For roughly the past 15 years, we have ramped up our efforts and expectations for functioning to unsustainable levels. The results have been greater stress and anxiety, less sleep and oh so many “have tos”. To be honest it would be nice as a therapist to be less busy treating teens and adults enduring painful symptoms just to keep up! Past efforts to mitigate our culture of hyperfunctioning have included books like The Overachievers, The Price of Privilege, How to Raise an Adult, and documentary films like The Race to Nowhere and Angst. Still the message to slow down, allow for struggle and therefore distress, pace ourselves without using external comparisons to drive us, and just be, has not broadly resonated.
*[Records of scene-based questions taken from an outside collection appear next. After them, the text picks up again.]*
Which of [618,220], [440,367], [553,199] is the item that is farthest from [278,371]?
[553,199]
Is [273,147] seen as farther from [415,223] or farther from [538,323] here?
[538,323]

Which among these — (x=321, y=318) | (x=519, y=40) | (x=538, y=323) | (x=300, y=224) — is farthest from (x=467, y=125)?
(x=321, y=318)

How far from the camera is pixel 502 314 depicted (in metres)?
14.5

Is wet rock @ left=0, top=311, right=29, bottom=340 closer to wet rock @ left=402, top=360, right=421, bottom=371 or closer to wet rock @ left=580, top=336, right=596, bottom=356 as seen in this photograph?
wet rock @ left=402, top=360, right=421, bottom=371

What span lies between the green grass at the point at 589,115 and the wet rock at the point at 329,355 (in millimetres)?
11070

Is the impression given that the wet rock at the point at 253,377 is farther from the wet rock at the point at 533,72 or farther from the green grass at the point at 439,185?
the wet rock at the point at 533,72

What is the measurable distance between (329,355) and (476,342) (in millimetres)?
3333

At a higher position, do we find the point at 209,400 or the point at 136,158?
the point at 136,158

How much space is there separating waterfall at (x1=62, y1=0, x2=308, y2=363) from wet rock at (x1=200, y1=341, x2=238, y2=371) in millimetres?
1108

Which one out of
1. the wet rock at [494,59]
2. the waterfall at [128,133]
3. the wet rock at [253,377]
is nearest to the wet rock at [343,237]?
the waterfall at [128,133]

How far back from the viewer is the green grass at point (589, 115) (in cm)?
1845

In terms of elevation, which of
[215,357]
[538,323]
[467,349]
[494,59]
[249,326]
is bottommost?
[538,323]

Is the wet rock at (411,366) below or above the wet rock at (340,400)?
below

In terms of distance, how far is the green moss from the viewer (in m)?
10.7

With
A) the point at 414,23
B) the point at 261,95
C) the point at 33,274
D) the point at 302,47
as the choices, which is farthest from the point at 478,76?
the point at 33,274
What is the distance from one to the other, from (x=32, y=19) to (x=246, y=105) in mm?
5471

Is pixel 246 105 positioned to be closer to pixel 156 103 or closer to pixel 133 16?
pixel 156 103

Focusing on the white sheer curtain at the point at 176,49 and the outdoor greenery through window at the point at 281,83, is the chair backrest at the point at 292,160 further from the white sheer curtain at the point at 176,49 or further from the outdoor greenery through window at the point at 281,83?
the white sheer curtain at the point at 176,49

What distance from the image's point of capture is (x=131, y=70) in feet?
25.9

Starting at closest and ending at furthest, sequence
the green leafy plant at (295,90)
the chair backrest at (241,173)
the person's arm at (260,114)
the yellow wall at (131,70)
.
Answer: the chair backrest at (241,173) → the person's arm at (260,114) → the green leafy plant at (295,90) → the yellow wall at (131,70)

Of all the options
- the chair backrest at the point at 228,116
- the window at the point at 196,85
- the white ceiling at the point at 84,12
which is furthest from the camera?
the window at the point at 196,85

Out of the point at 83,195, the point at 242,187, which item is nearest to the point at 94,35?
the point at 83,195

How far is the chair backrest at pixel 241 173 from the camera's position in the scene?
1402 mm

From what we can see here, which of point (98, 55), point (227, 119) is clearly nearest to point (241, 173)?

As we of course think of those who are sick and those who have lost loved ones, jobs, and even personal freedoms, let us also allow this moment in time to help us evolve. Let’s take this opportunity to re-evaluate how we may achieve greater balance and perspective in our lives. It is not sustainable to function at the uber pace we have been. Focus on grades, AP classes, college admissions testing and resumes for 15 year-olds, is making us and our teens sick and feeding hurtful conflicts.
The truth is, maybe for the first time ever, there is time to slow down, hear your own thoughts, notice your own emotions (positive and negative), interact more genuinely with family, connect with friends and do more “want tos”. We are not hustling from activity to activity, cramming in hours of homework and spending hours commuting to and from work. (For those who are busier like our health care and other needed workers, we will take care of you when current needs abate).
For the rest of us at home with more time on our hands, try to allow and even accept a state of hypOfunctioning. Deliberately. Think for a moment about how you feel when you have down time? If this feels totally foreign to you, it may be unsettling, elicit judgments, and take some adapting. Most of us are used to being in hyperfunctioning mode much of the time. We may even notice feeling anxious with “nothing to do” or seeing our teens sleeping in, playing more, working less. WHAT WILL BECOME OF THEM??!!
Try the following:
Accept what is…hear yourself breathe
Get more sleep
Make healthy meals
Enjoy… movement, nature, pastimes, movies, tv, books, relaxing
Be basic. It’s ok. It may even help us achieve a greater state of balance once schedules and demands return post Covid-19. Let’s hope.